Toda esa cuestión // Sebastián Scolnik

A propósito del libro Libres o muertos, jamás esclavos. Historias de la militancia revolucionaria en Tres de Febrero, de Edgardo “Cambá” Fontana.

 

  1. Artesanalidad política

Conocí a Cambá, también autopercibido como Edgardo Fontana, en circunstancias muy específicas. En ese entonces militábamos en una agrupación, de origen universitario, que se proponía heredera de las experiencias populares y revolucionarias, derrotadas por la Dictadura asesina, cuando esas tradiciones no eran portadoras del glamour ni del prestigio de los reconocimientos públicos. Tampoco eran una cualidad ligada al mérito moral ni al requisito laboral. Asumirse como parte de esa historia, tan estigmatizada en esos años noventa, tenía algo de testarudez. Lo que para algunos era sencillamente comodidad (me refiero a quienes sólo se inscribían en esa genealogía sin revisar su propia relación con las luchas y las palabras del pasado), para nosotros era fuente de problema y obsesión: debíamos encontrar nuestra propia relación con aquello cuya derrota era también nuestra, dado que aún vivíamos en sus efectos, y a la vez establecer nuestro propio modo de experimentar la política sin ninguna clase de sumisión al pasado. Este tipo de vínculo crítico no sólo proponía cierto desmarque de los rituales más rígidos y payasescos de la liturgia militante, sino también procuraba recrear cierta frescura que nos permitiese cuidar, rodeándolo de amor, eso que por entonces era objeto del cinismo circundante. El Mate ya daba indicios (después de haber organizado la Cátedra Libre Che Guevara de la UBA) de prolongar su experiencia organizativa más allá de los confines universitarios. Así conocimos a Cambá, quien se había interesado en las discusiones y los propósitos organizativos que asumía la agrupación.

Hay una historia de las casas, de la cocina como forma de encuentro, geografía concreta de la artesanalidad política. En esas infinitas, y aparentemente insignificantes reuniones, se van gestando los momentos fundacionales de las cosas. Así lo afirma Cambá en su libro Libres o muertos, jamás esclavos. Historias de la militancia revolucionaria en Tres de Febrero. Son la precuela de toda forma de institucionalización y visibilidad de las experiencias políticas. No es posible pensar las siglas, los grupos y sus estructuras, pero tampoco las biografías militantes, sin estos imperceptibles agrupamientos. Así ocurrió en Tres de Febrero, como relata Cambá, y así también podemos verlo en el libro Los Villaflor de Avellaneda, de Enrique Arrosagaray. Hay una historia de las familias y los hogares que congregan (una historia que abarca los períodos de resistencia y clandestinidad, pero también de elaboración política y organizativa) sin la cual no podríamos explicar nada de lo acontecido. No habría política, en su sentido más noble, sino existieran estos anudamientos que son claves para andar un camino juntos. Ninguno de nosotros olvidará esos lugares que dieron lugar a un primer encuentro, al gesto característico de la persona que en esas circunstancias conocimos ni al tono de sus intervenciones. Permanecen grabados en nuestras retinas, pues todas las aventuras y dilemas recorridos siempre vuelven a ese mismo lugar de partida.

######

_Consigna escrita a:_ ¿Cómo resumirías en dos oraciones el fragmento sobre el libro de Cambá?
El fragmento y el listado no guardan relación entre sí.

Registros de preguntas espaciales
######

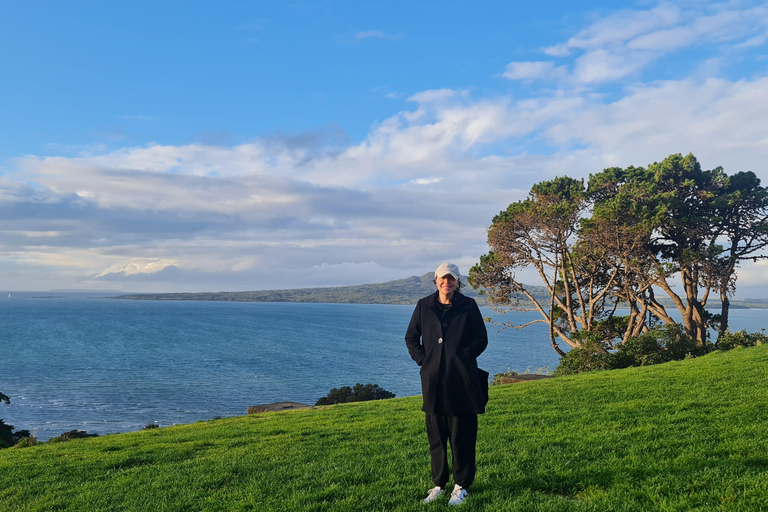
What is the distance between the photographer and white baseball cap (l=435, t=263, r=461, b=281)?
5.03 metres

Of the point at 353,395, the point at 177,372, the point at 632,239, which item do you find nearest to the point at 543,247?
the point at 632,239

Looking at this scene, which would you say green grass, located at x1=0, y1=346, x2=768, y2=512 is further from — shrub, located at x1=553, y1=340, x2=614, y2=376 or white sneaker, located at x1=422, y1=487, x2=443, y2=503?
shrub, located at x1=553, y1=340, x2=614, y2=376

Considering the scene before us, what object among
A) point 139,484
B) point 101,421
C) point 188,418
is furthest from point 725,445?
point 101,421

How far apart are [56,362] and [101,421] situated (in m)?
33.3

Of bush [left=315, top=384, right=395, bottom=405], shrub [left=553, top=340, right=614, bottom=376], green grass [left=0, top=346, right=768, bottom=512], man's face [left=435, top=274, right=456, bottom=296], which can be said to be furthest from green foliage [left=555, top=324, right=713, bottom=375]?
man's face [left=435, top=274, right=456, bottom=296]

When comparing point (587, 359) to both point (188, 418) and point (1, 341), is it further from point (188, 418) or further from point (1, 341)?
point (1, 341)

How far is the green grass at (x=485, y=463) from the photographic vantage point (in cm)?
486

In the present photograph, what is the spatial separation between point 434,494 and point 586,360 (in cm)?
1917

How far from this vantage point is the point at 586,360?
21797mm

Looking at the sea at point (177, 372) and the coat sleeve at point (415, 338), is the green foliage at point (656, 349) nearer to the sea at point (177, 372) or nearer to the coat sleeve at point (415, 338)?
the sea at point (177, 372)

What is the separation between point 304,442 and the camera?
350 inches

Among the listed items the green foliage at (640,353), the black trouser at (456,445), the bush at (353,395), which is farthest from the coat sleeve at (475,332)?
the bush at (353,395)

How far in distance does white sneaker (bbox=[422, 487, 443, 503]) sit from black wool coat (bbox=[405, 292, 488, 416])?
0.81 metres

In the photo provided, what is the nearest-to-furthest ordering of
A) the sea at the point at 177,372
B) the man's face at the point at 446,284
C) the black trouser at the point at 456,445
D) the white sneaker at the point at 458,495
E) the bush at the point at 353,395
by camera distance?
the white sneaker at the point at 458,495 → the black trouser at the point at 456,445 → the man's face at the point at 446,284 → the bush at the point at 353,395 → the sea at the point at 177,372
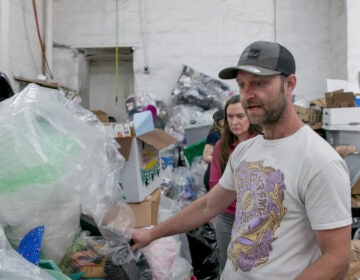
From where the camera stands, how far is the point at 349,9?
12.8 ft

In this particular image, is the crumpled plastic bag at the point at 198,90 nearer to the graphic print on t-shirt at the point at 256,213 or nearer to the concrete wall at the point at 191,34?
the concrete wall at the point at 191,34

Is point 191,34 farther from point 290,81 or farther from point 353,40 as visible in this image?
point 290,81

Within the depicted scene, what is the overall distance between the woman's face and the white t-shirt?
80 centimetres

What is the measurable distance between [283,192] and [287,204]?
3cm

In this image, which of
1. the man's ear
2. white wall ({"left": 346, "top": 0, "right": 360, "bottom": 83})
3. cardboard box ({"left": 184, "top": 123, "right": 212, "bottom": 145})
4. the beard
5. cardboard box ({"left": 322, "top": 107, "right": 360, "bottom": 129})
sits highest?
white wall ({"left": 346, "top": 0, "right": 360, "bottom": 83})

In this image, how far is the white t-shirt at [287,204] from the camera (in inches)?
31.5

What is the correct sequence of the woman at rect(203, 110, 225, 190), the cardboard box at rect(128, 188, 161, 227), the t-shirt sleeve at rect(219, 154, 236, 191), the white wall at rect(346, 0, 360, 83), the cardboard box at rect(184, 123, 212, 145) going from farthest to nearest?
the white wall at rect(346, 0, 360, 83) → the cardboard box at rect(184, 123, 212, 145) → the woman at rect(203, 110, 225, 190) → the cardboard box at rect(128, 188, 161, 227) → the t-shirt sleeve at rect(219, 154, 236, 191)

######

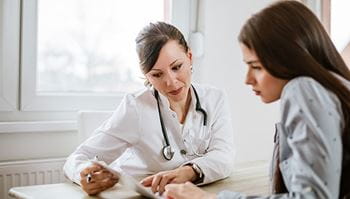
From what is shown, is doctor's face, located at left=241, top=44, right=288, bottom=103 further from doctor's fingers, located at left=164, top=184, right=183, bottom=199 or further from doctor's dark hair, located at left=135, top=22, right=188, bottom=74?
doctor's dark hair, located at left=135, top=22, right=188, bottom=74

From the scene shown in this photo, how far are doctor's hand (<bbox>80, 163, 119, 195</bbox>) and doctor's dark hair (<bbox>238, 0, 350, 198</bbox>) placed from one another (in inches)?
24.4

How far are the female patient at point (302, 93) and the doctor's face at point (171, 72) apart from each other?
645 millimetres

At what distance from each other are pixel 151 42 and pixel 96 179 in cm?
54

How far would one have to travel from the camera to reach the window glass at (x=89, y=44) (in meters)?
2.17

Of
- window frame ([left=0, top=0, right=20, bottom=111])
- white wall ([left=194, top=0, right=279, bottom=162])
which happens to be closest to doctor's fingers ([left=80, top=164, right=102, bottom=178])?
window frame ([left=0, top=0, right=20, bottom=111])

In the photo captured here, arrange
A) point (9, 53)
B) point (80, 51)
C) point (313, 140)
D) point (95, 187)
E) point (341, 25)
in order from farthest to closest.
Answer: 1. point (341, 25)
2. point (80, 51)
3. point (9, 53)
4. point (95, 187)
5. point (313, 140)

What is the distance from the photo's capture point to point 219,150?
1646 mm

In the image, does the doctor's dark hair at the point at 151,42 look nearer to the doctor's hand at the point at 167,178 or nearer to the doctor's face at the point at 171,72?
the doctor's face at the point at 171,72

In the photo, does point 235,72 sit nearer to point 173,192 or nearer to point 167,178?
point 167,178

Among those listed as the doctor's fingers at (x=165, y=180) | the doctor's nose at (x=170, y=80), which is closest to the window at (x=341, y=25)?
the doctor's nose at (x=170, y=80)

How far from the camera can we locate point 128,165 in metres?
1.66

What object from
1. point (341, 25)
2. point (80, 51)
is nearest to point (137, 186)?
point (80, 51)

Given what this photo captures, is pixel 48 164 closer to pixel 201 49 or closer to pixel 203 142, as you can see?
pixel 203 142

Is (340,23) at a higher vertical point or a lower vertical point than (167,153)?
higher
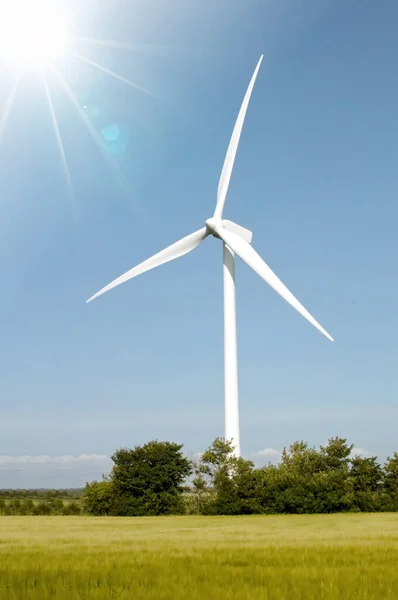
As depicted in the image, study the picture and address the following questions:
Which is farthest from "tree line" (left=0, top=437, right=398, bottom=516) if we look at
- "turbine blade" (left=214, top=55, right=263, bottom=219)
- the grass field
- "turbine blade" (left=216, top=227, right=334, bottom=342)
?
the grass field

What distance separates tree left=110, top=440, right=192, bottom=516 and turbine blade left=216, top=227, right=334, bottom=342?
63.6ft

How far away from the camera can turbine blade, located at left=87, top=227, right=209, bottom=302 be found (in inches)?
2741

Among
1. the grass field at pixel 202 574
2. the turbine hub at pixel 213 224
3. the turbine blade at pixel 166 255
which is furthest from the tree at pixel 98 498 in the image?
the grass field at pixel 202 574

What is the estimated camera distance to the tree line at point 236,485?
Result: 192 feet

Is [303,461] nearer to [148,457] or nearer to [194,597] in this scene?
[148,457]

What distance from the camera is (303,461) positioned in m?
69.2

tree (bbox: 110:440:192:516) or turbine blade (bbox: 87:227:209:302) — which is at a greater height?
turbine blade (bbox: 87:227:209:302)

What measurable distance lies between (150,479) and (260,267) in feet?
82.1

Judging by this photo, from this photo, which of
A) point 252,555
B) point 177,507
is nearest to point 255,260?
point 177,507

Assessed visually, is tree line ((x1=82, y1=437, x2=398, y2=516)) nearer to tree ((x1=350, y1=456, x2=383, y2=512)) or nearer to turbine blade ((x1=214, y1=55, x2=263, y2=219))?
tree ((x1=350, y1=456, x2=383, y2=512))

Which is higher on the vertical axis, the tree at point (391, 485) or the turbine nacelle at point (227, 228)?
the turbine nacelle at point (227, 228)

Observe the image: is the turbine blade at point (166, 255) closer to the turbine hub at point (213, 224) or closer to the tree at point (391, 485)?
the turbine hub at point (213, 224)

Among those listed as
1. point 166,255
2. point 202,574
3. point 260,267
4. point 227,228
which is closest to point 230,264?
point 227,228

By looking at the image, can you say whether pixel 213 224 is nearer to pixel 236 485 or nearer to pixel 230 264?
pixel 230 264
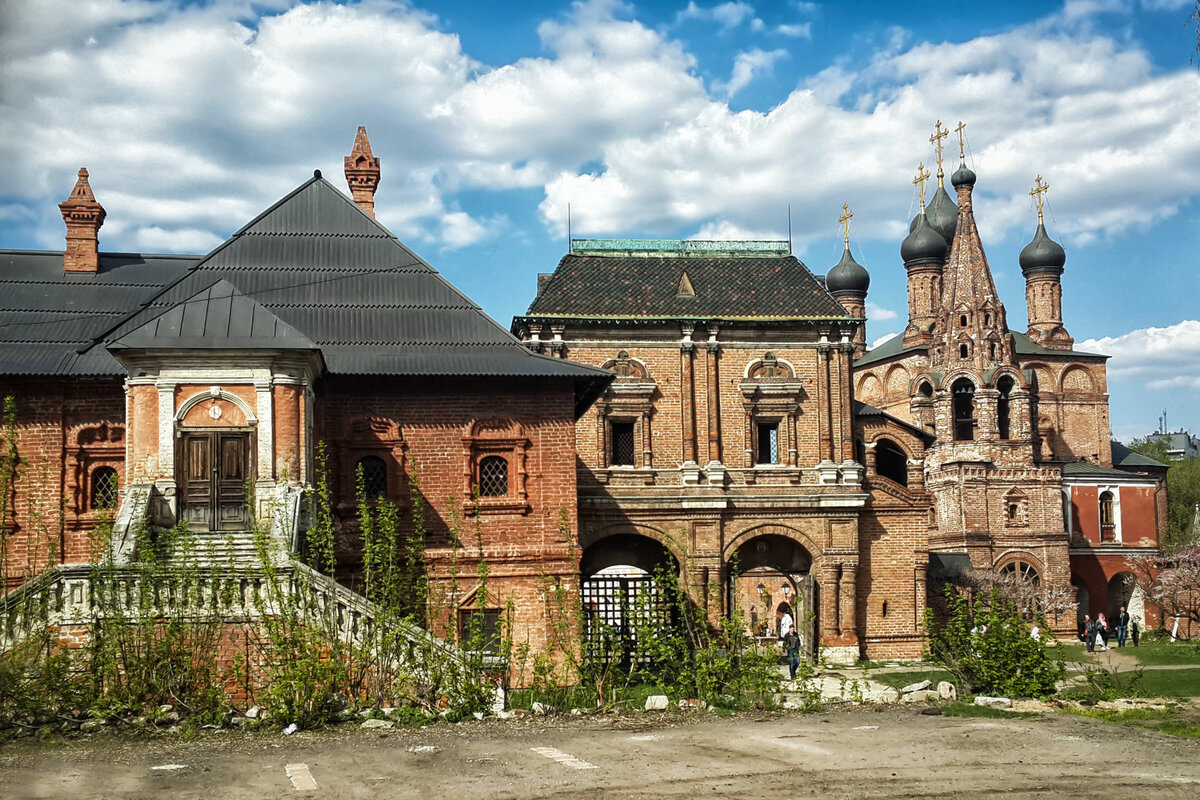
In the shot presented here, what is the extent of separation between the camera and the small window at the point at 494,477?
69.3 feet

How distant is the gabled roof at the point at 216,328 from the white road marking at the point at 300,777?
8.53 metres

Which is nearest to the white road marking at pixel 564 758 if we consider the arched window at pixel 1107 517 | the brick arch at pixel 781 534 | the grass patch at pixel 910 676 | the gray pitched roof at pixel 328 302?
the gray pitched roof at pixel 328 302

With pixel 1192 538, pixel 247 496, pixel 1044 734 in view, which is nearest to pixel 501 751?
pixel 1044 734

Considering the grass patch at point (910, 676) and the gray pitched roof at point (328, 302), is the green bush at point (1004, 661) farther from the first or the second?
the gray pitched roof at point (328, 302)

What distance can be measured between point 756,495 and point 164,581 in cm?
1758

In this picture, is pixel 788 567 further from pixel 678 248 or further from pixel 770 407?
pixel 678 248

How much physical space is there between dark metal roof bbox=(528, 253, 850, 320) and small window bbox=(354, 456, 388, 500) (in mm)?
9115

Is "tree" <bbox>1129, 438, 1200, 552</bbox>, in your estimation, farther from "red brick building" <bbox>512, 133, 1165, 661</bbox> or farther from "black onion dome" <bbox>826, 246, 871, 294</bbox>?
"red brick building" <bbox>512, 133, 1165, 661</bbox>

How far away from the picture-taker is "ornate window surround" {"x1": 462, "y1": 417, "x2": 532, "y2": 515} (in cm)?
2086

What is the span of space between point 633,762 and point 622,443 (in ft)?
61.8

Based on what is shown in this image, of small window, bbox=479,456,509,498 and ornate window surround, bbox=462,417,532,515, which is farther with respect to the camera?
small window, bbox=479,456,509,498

######

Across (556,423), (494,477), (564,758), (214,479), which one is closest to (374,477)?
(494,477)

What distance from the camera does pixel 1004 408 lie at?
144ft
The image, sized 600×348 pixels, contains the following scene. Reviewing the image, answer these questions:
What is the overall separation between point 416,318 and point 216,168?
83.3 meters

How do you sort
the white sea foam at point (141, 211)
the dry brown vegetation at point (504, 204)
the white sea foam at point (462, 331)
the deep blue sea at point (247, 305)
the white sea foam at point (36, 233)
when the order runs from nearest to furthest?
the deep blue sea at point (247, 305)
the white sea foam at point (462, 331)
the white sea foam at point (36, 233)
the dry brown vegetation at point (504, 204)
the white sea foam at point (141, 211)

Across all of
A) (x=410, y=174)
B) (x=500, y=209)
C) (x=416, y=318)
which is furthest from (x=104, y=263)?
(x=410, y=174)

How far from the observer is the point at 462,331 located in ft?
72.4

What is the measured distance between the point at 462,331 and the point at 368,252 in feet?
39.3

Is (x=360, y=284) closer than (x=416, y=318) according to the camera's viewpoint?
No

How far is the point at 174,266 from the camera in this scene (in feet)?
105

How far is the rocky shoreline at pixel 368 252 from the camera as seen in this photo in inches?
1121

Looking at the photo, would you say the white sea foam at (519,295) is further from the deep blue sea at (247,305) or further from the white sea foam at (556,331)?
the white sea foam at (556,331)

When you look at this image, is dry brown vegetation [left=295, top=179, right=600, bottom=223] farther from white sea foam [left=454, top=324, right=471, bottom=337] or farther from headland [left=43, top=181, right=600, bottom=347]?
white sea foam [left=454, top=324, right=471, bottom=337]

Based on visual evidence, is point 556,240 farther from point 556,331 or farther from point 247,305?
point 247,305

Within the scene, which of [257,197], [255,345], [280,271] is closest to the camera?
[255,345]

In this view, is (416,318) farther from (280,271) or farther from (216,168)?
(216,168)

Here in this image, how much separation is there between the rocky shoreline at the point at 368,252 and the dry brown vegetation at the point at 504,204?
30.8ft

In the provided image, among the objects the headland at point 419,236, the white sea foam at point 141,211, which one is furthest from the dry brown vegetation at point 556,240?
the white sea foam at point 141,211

######

_Consigna escrita b:_ Localiza en el listado cada línea que contenga la palabra "rocky" y cópiala.

_Solución a:_ Quien escribe conoció a Cambá, también llamado Edgardo Fontana, cuando militaba en una agrupación de origen universitario que se proponía heredera de las experiencias revolucionarias derrotadas por la Dictadura y buscaba su propia relación con ese pasado sin someterse a él. A propósito del libro Libres o muertos, jamás esclavos, sostiene que las reuniones en casas y cocinas, en apariencia insignificantes, gestan los momentos fundacionales de la política y son la precuela de toda forma de institucionalización.

_Solución b:_
How far is the rocky shoreline at pixel 368 252 from the camera as seen in this photo in inches?
Here in this image, how much separation is there between the rocky shoreline at the point at 368,252 and the dry brown vegetation at the point at 504,204?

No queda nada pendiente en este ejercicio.